§ **SHORT TASK**: How many lines in the data below contain the string "physical"? Case counts. Reply with the number alone.

§ **TASK INPUT**:
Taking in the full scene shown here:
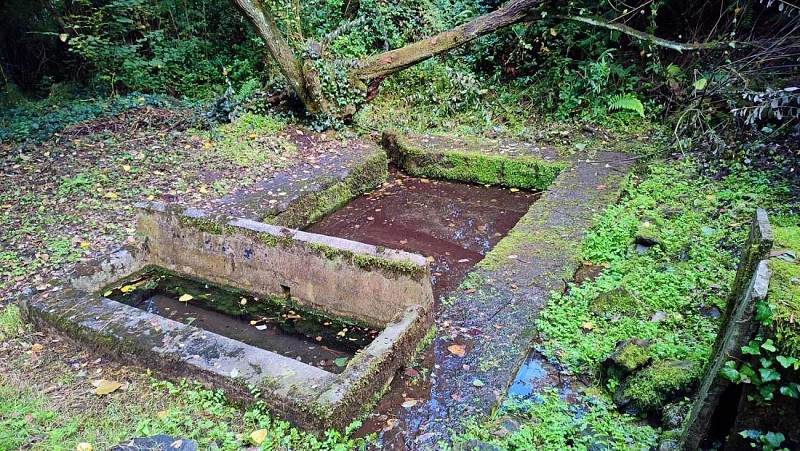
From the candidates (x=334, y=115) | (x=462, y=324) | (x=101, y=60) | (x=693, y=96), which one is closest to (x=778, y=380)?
(x=462, y=324)

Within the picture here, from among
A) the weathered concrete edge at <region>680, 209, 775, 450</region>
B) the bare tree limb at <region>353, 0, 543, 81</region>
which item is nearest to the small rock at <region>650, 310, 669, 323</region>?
the weathered concrete edge at <region>680, 209, 775, 450</region>

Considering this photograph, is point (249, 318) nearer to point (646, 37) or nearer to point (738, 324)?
point (738, 324)

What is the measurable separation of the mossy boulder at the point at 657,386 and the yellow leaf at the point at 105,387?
126 inches

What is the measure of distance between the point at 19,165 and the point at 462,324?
21.7ft

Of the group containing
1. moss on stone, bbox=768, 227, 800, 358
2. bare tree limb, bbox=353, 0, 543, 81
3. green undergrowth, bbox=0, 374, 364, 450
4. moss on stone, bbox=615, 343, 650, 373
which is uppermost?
bare tree limb, bbox=353, 0, 543, 81

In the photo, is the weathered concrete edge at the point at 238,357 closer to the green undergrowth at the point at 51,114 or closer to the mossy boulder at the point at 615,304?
the mossy boulder at the point at 615,304

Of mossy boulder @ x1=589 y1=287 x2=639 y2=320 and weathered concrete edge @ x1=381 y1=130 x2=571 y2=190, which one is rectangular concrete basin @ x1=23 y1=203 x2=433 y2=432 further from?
weathered concrete edge @ x1=381 y1=130 x2=571 y2=190

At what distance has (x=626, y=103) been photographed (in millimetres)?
7609

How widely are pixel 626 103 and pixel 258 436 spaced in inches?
273

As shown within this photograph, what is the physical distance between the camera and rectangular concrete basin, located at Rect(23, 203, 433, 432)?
309 centimetres

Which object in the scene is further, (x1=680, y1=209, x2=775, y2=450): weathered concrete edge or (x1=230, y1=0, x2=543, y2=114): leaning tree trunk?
(x1=230, y1=0, x2=543, y2=114): leaning tree trunk

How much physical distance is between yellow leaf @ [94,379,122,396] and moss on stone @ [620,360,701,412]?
3.25 meters

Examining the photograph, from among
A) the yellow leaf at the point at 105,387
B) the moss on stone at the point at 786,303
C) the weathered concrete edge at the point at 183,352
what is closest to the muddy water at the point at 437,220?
the weathered concrete edge at the point at 183,352

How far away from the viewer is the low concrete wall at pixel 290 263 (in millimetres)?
3858
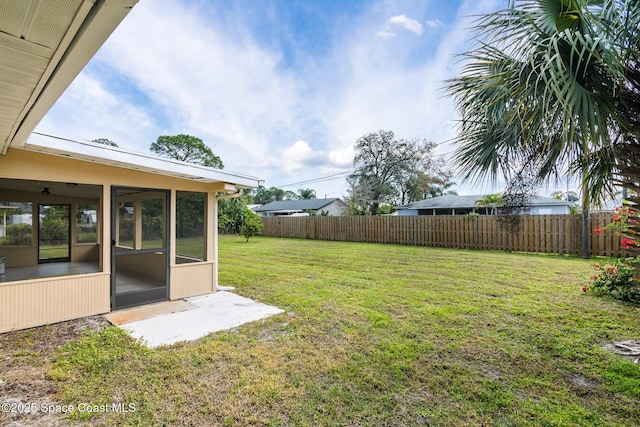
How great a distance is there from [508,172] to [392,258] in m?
6.55

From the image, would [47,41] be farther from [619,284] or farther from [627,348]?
[619,284]

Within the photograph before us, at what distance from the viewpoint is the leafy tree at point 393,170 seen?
85.1ft

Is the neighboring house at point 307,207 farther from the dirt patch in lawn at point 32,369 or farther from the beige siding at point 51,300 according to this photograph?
the dirt patch in lawn at point 32,369

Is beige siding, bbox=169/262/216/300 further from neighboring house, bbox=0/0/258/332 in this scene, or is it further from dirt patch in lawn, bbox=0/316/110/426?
dirt patch in lawn, bbox=0/316/110/426

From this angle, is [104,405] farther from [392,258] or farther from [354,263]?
[392,258]

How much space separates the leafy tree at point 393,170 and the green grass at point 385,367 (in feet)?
68.7

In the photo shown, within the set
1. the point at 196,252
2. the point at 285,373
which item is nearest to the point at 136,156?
the point at 196,252

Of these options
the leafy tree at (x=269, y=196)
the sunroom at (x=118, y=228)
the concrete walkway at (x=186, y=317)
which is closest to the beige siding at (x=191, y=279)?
the sunroom at (x=118, y=228)

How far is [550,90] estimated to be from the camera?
7.65 ft

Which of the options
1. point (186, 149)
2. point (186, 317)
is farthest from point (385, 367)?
point (186, 149)

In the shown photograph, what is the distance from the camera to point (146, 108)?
51.8 feet

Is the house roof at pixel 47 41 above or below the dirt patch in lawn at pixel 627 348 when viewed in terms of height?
above

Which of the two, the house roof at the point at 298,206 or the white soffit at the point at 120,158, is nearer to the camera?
the white soffit at the point at 120,158

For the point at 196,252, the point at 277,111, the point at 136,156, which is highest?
the point at 277,111
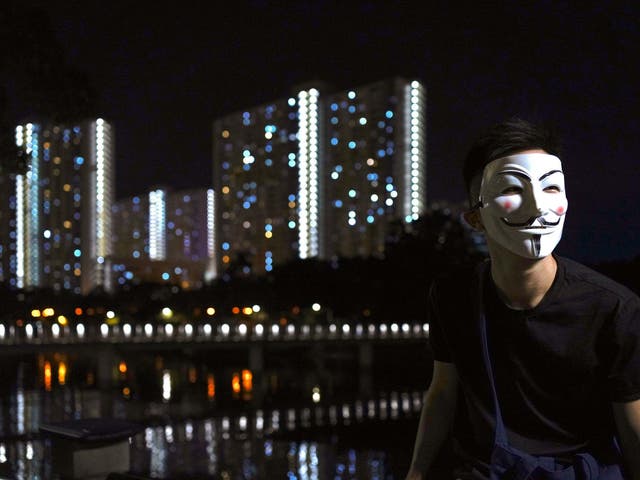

§ **CORRECT ANSWER**: 2